Between WhatsApp greetings and headlines of horror.
As we step into the 78th year of our independence, thousands of Indians like you and me are stuck in a dilemma. Should our chests be puffed with pride today, or our eyes downcast with shame? Our WhatsApps are flooded with “Happy Independence Day” messages. Social media, on the other hand, is ablaze with the rape and murder of a young doctor on duty. Oxymorons.
My thoughts are like vagrant street urchins today, running wayward in different directions. I am a proud Indian. Undoubtedly, in the past few decades, India has emerged as a global entity to be reckoned with. We are now the world’s fifth-largest economy, with one-third of Silicon Valley powered by our people. We own Jaguar Land Rover. We are the second-largest smartphone market and telecom industry. We became the “Pharmacy of the World” during Covid. ISRO’s Chandrayaan-3 reached the South Pole of the moon. We brought home an Oscar. We excelled in sports. The list is undeniable.
We are also the only nation that clapped from our balconies to cheer medical staff during Covid. And yet, four and a half years later, we are the same nation where a female doctor was barbarously raped and murdered while on duty. Reports speak of torture, broken limbs, bleeding eyes. Glass shards were found in them—did her rapists want to erase the reflection of their own crime?

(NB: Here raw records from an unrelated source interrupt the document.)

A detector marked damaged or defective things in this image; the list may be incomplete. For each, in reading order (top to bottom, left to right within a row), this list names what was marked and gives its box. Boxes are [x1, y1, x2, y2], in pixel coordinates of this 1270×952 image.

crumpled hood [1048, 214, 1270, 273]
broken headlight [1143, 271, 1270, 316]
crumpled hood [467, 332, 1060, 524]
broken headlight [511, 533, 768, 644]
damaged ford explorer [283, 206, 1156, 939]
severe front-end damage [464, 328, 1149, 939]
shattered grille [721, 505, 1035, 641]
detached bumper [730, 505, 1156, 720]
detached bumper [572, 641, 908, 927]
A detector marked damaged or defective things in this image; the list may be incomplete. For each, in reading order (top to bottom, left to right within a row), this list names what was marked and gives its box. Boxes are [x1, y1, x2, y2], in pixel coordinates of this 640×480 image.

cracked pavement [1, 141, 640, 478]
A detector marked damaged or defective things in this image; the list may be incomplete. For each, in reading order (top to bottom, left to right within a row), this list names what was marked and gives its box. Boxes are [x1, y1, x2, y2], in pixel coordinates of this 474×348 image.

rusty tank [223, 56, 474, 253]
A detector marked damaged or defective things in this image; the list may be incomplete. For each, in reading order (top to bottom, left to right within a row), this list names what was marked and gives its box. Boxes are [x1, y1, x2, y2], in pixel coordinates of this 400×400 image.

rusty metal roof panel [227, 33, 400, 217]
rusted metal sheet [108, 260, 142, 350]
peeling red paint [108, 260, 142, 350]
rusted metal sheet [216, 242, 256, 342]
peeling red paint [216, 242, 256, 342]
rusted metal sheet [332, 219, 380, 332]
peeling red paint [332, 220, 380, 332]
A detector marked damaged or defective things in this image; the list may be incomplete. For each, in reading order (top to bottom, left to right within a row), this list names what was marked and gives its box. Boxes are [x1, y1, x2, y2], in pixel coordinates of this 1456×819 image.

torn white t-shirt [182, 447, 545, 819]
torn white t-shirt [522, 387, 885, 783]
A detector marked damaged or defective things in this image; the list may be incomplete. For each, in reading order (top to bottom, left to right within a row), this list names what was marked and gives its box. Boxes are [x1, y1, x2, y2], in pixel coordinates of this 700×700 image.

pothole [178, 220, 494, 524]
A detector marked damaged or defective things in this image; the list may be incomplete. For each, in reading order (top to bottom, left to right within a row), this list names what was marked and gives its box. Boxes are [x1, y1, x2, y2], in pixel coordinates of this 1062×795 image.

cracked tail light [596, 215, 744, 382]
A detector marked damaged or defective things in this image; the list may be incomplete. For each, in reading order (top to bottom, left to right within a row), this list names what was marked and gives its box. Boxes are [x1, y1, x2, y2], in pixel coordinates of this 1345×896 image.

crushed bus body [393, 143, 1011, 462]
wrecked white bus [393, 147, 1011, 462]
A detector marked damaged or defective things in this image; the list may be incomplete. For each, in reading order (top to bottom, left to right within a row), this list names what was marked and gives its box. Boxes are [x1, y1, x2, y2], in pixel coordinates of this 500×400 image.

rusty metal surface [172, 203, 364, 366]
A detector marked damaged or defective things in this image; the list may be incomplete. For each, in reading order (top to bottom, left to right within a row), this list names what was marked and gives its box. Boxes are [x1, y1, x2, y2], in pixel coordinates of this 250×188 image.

She is not the only one. There was Nirbhaya. The sisters in Baduan. Laxmi drenched in acid. Anjali dragged for kilometres. The Kathua child. The Hyderabad vet. The list is endless. What has changed since the past? Since “development”? What is the difference between the atrocities of Partition in 1947, the crimes against Sikhs in 1984, and now? Then it was women who paid the price. Now, it is still women who pay. Our bodies remain the battlefield on which the nation rehearses its violence.
So tell me—should we feel happy this Independence Day? Should these filthy hands even be allowed to hoist our national flag? We call this country “Bharat Mata,” and this is how we treat our women. Doesn’t that say everything about our values?
Independence cannot only be about pride. If freedom must mean anything, it must begin with the safety of our women. Until then, “Happy Independence Day” will always taste of blood.
Note: This piece was written on August 15, 2024, during the 78th Independence Day celebrations.